- Text:

———

Interest Expense, Net

        We recorded net interest expense of €25 million in the 2002 financial year compared to €1 million in the 2001 financial year. This increase is mainly due to the interest on our convertible bond and financing costs for the 300-millimeter production facility in Dresden, which was partially offset by €12 million of additional interest earned from liquid investments.

Income Taxes

        We recorded an income tax benefit of €143 million in the 2002 financial year, which represents an effective income tax rate of 12 percent. This compares with income tax benefits of €427 million in the 2001 financial year, representing an effective income tax rate of 42 percent. The change in the effective tax rate in the 2002 financial year mainly reflects an additional valuation allowance on deferred tax assets of €271 million.

———

- Dataset entries:
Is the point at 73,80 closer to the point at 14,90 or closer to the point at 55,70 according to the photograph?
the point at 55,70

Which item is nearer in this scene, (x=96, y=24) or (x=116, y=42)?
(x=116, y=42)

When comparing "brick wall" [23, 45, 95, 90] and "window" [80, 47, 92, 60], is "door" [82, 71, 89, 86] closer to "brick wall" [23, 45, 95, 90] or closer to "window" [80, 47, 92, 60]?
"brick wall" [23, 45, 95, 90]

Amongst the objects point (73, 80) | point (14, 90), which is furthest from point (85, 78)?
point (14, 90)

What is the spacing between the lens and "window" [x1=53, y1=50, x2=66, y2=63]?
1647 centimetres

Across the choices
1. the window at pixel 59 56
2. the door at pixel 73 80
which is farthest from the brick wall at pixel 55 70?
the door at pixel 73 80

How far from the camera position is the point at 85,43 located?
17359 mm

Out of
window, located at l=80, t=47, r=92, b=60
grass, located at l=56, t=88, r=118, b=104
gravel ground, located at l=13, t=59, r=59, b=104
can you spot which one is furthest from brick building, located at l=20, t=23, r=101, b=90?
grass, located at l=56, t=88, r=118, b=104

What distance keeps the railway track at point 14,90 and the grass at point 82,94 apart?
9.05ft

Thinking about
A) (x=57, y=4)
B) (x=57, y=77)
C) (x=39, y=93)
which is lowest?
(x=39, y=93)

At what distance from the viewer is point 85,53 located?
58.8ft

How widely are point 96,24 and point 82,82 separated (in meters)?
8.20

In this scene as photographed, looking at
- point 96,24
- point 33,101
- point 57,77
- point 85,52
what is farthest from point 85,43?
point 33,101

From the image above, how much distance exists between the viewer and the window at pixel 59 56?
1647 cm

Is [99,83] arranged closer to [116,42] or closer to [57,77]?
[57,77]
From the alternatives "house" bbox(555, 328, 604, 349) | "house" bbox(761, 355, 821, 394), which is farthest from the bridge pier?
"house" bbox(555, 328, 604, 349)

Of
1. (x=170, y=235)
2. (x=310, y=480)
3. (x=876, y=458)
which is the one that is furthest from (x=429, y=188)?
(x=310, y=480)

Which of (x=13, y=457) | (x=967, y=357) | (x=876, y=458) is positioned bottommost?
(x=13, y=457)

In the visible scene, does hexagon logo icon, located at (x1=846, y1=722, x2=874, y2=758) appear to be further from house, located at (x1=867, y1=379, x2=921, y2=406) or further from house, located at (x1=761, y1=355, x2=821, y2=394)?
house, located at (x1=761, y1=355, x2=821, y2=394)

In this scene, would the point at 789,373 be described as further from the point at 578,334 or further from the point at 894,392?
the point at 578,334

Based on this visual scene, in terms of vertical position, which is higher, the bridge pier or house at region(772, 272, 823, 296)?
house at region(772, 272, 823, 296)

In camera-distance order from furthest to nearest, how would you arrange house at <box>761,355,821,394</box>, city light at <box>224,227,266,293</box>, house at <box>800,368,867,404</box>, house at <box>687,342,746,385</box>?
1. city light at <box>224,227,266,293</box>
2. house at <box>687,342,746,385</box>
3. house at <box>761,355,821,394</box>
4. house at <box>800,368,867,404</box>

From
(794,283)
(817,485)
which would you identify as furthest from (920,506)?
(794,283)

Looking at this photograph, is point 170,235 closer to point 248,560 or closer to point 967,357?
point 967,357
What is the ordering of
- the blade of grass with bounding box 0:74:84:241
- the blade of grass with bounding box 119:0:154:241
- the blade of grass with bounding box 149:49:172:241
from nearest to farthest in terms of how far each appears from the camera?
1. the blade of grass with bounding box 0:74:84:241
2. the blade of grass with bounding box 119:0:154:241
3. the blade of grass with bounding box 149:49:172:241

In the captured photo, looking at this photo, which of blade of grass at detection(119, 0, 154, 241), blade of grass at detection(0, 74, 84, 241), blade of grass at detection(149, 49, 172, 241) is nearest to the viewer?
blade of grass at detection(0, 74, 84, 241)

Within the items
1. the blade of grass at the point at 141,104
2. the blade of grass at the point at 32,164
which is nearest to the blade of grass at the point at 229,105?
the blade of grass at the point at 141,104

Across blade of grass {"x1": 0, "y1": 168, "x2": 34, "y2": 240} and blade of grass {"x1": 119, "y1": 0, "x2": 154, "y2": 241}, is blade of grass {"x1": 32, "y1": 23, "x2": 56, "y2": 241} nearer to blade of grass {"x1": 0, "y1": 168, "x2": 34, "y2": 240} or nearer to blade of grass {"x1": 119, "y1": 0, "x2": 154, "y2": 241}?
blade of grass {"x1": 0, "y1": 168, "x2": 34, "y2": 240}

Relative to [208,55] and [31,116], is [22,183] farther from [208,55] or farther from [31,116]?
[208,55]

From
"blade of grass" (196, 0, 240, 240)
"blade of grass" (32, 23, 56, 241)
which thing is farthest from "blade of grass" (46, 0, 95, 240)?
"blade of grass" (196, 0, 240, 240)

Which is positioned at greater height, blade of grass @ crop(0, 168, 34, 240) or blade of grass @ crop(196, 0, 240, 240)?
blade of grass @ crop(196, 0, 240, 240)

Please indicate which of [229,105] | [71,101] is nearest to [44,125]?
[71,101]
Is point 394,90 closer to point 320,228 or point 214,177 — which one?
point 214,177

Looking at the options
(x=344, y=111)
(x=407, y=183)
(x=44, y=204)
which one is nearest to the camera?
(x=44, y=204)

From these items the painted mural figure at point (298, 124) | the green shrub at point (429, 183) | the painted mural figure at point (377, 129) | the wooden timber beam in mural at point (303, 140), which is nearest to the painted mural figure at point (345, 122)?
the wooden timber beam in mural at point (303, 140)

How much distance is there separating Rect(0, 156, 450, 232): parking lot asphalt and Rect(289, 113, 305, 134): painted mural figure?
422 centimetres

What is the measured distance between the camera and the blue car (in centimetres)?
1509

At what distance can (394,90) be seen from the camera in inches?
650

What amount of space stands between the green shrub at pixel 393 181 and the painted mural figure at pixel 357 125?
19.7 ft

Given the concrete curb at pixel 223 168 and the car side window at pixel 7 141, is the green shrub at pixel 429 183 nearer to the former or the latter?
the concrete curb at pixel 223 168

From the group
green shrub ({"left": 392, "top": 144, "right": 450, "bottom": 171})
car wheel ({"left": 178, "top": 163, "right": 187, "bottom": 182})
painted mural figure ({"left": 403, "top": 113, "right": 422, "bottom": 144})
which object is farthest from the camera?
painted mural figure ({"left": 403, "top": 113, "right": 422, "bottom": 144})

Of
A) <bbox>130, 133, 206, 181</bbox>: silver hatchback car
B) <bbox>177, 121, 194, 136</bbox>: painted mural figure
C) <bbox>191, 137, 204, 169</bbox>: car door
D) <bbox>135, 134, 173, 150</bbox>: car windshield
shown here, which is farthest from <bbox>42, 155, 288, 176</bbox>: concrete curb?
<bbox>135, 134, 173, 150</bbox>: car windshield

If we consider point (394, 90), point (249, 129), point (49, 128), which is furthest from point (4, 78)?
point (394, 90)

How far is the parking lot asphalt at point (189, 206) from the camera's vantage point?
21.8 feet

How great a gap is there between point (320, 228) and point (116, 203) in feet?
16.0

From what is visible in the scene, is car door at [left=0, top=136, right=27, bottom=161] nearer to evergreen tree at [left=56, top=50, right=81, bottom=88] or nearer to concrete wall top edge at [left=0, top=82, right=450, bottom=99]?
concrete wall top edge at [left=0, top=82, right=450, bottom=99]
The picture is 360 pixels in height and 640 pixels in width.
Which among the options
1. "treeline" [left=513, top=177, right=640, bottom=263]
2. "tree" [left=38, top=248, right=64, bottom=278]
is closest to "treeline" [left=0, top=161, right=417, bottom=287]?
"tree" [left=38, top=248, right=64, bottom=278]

———

- Short exercise:
Answer from the text on interest expense and income taxes above:
(a) What net interest expense was recorded for the 2002 financial year?
(b) What effective income tax rate did the 2001 income tax benefit represent?
(c) How large was the additional valuation allowance on deferred tax assets in the 2002 financial year?

- Exercise answer:
(a) €25 million
(b) 42 percent
(c) €271 million